The drums are made of tree trunk excavated with a piece of leather fixed with nails at one end. They are of Bantu origin and known in Angola and Brazil as “ngoma”. Before the jongo starts, they are heated in the heat of the fire, which stretches the leather and tunes the sound.
In some places, the drums are accompanied by a low-sounding cuíca, the angoma-puíta or jaguar (in Africa called “mpwita”), and by a braided straw rattle with a gourd bottom, called guaiá.
During the early hours, the drums begin to get damp with serene, losing their sound. That is why they are taken several times near the fire to be tuned. While waiting, the jongueiros go to the tent to dance the calango.

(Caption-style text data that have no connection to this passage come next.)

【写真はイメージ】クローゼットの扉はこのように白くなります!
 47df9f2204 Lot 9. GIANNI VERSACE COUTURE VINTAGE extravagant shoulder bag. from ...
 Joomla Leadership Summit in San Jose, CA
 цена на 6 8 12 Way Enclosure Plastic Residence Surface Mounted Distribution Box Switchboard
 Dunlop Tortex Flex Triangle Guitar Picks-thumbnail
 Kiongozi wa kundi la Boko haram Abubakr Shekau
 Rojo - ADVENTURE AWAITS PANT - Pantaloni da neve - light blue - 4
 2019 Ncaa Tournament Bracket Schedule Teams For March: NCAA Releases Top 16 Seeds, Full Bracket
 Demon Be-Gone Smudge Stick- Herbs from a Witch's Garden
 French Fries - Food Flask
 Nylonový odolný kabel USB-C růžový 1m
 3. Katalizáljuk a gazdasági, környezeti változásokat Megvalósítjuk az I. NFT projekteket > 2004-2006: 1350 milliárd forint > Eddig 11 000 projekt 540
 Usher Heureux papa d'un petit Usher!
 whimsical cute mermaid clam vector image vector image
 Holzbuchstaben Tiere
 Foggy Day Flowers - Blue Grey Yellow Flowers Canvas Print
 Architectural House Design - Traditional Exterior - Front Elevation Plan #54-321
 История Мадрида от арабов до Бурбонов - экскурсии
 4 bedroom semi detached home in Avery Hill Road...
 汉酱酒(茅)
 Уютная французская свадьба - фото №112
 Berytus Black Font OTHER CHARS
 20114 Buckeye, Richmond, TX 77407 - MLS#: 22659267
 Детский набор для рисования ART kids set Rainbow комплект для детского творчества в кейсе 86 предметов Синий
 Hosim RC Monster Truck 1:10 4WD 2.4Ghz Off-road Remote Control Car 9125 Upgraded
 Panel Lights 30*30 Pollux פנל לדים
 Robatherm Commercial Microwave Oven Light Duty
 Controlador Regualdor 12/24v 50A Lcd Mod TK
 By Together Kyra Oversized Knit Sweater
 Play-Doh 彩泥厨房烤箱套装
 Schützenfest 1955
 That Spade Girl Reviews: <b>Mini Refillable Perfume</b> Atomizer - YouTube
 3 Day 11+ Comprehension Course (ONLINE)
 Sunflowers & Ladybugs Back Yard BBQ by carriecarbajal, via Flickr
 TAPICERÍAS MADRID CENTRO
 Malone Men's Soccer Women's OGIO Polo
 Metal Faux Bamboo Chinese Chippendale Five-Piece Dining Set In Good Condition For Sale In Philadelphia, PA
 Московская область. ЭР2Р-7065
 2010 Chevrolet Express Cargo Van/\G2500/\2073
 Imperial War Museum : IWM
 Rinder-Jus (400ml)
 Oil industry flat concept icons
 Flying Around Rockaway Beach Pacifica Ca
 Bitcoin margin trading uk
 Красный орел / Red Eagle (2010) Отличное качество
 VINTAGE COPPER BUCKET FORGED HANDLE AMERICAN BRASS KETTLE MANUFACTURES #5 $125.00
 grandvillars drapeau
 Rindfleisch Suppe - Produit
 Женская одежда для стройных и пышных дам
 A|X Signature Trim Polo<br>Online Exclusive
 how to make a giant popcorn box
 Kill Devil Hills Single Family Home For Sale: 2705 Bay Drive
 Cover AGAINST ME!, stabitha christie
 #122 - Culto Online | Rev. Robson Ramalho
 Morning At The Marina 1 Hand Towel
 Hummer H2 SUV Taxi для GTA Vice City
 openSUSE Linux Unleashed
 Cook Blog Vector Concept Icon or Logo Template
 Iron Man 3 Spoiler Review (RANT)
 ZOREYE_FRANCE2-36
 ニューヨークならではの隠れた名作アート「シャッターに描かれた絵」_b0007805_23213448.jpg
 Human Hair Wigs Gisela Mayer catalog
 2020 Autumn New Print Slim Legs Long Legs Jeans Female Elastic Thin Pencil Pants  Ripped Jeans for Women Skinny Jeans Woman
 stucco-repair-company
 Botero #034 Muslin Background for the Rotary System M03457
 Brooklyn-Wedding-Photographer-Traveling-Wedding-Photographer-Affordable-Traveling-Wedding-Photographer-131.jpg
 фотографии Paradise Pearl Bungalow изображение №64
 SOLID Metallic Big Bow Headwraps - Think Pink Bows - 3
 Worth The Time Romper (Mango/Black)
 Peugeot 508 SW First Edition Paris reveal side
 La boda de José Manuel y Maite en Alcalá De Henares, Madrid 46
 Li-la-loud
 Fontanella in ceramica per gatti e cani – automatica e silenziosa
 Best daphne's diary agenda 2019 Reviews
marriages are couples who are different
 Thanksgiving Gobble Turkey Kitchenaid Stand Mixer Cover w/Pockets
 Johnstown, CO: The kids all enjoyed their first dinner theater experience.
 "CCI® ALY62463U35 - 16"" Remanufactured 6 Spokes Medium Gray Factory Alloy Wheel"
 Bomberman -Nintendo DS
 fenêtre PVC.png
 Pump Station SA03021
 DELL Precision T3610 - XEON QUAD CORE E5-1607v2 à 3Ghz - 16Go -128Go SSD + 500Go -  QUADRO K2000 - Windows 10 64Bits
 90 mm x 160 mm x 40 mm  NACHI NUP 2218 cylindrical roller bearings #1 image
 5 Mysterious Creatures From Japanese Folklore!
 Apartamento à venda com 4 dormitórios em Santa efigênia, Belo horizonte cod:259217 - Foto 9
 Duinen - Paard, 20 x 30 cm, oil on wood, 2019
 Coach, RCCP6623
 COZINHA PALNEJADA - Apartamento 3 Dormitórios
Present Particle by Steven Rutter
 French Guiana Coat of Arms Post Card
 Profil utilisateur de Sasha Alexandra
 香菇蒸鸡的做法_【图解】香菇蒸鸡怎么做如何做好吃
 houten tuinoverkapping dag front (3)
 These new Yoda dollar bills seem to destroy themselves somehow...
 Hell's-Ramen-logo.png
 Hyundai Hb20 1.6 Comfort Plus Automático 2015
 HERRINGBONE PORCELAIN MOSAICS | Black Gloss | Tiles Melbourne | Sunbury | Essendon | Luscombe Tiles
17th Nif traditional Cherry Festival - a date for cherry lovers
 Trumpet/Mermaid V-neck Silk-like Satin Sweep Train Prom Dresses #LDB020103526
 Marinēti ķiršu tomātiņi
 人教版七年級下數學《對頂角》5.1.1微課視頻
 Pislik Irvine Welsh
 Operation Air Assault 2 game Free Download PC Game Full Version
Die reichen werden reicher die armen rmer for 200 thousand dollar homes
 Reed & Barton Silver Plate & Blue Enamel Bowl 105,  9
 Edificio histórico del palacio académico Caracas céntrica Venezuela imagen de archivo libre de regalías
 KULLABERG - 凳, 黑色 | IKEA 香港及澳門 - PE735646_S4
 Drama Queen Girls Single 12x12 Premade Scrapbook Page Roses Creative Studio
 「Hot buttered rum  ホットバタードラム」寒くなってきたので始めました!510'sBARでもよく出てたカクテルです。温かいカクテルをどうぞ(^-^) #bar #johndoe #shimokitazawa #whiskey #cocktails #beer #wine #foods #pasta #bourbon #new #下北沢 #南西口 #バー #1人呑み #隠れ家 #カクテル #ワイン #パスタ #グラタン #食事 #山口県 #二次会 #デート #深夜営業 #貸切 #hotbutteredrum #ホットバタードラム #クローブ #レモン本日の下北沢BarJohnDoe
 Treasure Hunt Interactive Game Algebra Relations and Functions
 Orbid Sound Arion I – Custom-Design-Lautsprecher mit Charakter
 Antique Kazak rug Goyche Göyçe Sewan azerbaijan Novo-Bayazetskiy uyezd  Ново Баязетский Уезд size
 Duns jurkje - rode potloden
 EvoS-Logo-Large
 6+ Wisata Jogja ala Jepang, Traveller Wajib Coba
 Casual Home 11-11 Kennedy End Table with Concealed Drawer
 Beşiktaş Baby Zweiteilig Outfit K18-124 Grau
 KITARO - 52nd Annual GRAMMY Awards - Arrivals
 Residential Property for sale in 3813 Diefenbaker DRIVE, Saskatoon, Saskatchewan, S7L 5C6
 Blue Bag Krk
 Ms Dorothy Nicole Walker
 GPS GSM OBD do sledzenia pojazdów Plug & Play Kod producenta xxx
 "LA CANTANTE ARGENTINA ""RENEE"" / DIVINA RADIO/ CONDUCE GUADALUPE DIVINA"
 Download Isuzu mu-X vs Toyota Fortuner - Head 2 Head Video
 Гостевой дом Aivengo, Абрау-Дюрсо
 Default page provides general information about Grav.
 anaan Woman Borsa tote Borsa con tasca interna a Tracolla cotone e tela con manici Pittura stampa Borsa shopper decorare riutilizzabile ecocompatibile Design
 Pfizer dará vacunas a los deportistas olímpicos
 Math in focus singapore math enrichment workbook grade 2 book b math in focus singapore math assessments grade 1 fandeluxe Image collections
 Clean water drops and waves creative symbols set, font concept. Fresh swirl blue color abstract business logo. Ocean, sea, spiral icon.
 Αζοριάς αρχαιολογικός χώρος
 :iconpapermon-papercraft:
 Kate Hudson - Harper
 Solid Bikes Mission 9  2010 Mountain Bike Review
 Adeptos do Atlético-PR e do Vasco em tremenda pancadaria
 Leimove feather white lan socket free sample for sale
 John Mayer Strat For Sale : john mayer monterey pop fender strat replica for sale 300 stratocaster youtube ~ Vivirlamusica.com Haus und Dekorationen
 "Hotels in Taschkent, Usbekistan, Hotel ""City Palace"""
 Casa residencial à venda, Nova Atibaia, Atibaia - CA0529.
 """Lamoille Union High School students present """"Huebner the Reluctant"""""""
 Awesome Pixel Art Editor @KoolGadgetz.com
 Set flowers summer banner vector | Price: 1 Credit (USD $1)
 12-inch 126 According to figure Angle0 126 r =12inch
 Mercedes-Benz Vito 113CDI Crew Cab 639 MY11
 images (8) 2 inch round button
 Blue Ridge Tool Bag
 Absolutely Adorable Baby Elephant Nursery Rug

Drums are sacred, because they have the power to communicate with the other world, with ancestors, going “to seek those who live far away”. At the beginning of the party, the jongueiros will bless themselves, lightly touching their leather as a sign of respect.
Master Darcy invented a third solo drum reproducing the rhythmic cells emitted by guttural sounds that come out of the throat of the centenary jongueira Granny Teresa when she danced the jongo.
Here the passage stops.